Çalışılacak Problem =
Aşağıdaki malzemenin her satırını ayrı bir dize olarak alıp bir JSON listesi biçiminde düzenleyin. Boş satırları listeye katmayın.

Verilen Malzeme =

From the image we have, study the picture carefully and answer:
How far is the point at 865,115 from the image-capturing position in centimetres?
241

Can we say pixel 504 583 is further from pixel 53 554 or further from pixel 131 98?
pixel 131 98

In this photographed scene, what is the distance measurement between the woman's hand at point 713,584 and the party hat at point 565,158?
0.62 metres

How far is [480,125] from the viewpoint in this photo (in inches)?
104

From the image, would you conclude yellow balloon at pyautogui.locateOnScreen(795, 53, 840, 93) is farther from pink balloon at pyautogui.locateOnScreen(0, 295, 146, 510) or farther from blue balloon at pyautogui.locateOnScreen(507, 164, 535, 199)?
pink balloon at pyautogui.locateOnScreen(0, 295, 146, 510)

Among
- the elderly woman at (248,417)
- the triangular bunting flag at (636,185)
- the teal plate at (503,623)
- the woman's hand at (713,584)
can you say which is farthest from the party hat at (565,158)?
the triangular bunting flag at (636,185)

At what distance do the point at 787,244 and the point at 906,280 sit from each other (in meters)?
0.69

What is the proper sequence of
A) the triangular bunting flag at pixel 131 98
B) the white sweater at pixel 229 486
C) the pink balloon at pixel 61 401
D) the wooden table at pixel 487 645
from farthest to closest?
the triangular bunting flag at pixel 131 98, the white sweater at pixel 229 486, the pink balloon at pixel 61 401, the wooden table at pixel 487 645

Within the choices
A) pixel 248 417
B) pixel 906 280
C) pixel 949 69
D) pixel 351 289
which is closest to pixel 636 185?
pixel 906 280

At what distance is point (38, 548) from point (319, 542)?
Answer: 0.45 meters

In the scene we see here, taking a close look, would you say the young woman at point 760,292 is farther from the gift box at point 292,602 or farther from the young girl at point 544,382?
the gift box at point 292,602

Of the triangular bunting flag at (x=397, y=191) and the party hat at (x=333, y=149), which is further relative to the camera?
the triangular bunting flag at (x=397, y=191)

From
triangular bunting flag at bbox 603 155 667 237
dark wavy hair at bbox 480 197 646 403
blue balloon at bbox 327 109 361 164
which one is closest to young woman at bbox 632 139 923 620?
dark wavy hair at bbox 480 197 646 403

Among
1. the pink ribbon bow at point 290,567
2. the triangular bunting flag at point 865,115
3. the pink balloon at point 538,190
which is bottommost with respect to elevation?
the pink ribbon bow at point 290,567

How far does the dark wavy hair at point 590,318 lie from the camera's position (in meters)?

Tamamlanmış Görev =
[
  "From the image we have, study the picture carefully and answer:",
  "How far is the point at 865,115 from the image-capturing position in centimetres?",
  "241",
  "Can we say pixel 504 583 is further from pixel 53 554 or further from pixel 131 98?",
  "pixel 131 98",
  "In this photographed scene, what is the distance measurement between the woman's hand at point 713,584 and the party hat at point 565,158?",
  "0.62 metres",
  "How far is [480,125] from the viewpoint in this photo (in inches)?",
  "104",
  "From the image, would you conclude yellow balloon at pyautogui.locateOnScreen(795, 53, 840, 93) is farther from pink balloon at pyautogui.locateOnScreen(0, 295, 146, 510) or farther from blue balloon at pyautogui.locateOnScreen(507, 164, 535, 199)?",
  "pink balloon at pyautogui.locateOnScreen(0, 295, 146, 510)",
  "Among",
  "- the elderly woman at (248,417)",
  "- the triangular bunting flag at (636,185)",
  "- the teal plate at (503,623)",
  "- the woman's hand at (713,584)",
  "can you say which is farthest from the party hat at (565,158)?",
  "the triangular bunting flag at (636,185)",
  "At what distance do the point at 787,244 and the point at 906,280 sit from each other (in meters)?",
  "0.69",
  "What is the proper sequence of",
  "A) the triangular bunting flag at pixel 131 98",
  "B) the white sweater at pixel 229 486",
  "C) the pink balloon at pixel 61 401",
  "D) the wooden table at pixel 487 645",
  "from farthest to closest?",
  "the triangular bunting flag at pixel 131 98, the white sweater at pixel 229 486, the pink balloon at pixel 61 401, the wooden table at pixel 487 645",
  "Within the choices",
  "A) pixel 248 417",
  "B) pixel 906 280",
  "C) pixel 949 69",
  "D) pixel 351 289",
  "which is closest to pixel 636 185?",
  "pixel 906 280",
  "At what distance is point (38, 548) from point (319, 542)?",
  "Answer: 0.45 meters",
  "In the scene we see here, taking a close look, would you say the young woman at point 760,292 is farther from the gift box at point 292,602 or farther from the young girl at point 544,382?",
  "the gift box at point 292,602",
  "Of the triangular bunting flag at (x=397, y=191) and the party hat at (x=333, y=149), which is further relative to the camera?",
  "the triangular bunting flag at (x=397, y=191)",
  "From",
  "triangular bunting flag at bbox 603 155 667 237",
  "dark wavy hair at bbox 480 197 646 403",
  "blue balloon at bbox 327 109 361 164",
  "which one is closest to young woman at bbox 632 139 923 620?",
  "dark wavy hair at bbox 480 197 646 403",
  "Among",
  "1. the pink ribbon bow at point 290,567",
  "2. the triangular bunting flag at point 865,115",
  "3. the pink balloon at point 538,190",
  "which is bottommost with respect to elevation?",
  "the pink ribbon bow at point 290,567",
  "How far does the dark wavy hair at point 590,318 lie from the camera's position (in meters)?"
]